Outra proposta importante do projeto é permitir que candidatos usem dinheiro do Fundo Eleitoral para cobrir gastos com creches para seus filhos durante a campanha, visando apoiar candidatas que enfrentam dificuldades relacionadas à guarda de seus filhos pequenos.
O relator também propõe estabelecer um regramento em lei para caracterizar fraudes em pleitos femininos, como o caso de candidaturas “laranjas”, e ampliar o enfoque na tipificação de crimes de violência política contra a mulher.
Além disso, a minirreforma eleitoral visa reestabelecer o modelo de cálculo para as sobras partidárias, que são vagas a serem preenchidas após a definição de candidatos eleitos pelo quociente partidário no Legislativo.

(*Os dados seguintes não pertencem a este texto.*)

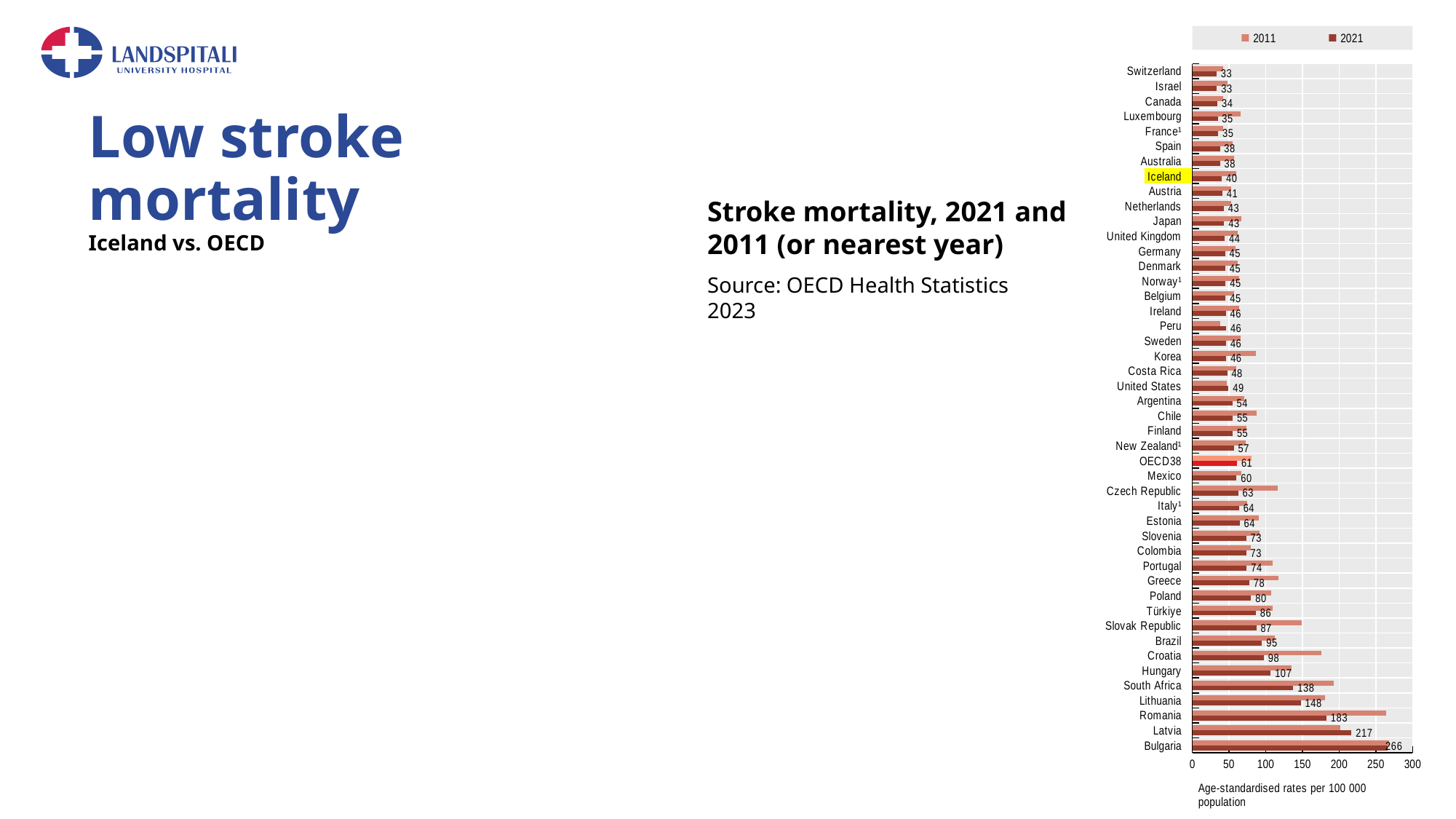
What is the difference between the 2021 stroke mortality rates of Bulgaria and Latvia? 49 Which has a higher 2021 stroke mortality rate, Iceland or OECD38? OECD38 What is the difference between the 2021 stroke mortality rates of OECD38 and Iceland? 21 What is the 2021 stroke mortality rate for OECD38? 61 What is the 2021 stroke mortality rate for Bulgaria? 266 How many series does the legend list? 2 What is the title of the chart? Stroke mortality, 2021 and 2011 (or nearest year) Which country has the highest 2021 stroke mortality rate? Bulgaria What is the 2021 stroke mortality rate for Iceland? 40 What kind of chart is shown on the slide? Bar chart What is the 2021 stroke mortality rate for Lithuania? 148 Is the 2011 value for Romania greater or less than 250? greater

Atualmente, os candidatos precisam ter 20% do quociente em votações nominais, e os partidos podem concorrer, desde que tenham obtido pelo menos 80% do quociente eleitoral.
O projeto está sendo discutido e votado pela Câmara dos Deputados e, se aprovado, seguirá para o Senado. As mudanças na lei eleitoral precisam ser feitas até um ano antes das eleições para valerem já nas eleições de 2024. A votação está ocorrendo rapidamente e a portas fechadas, o que gerou críticas de organizações da sociedade civil.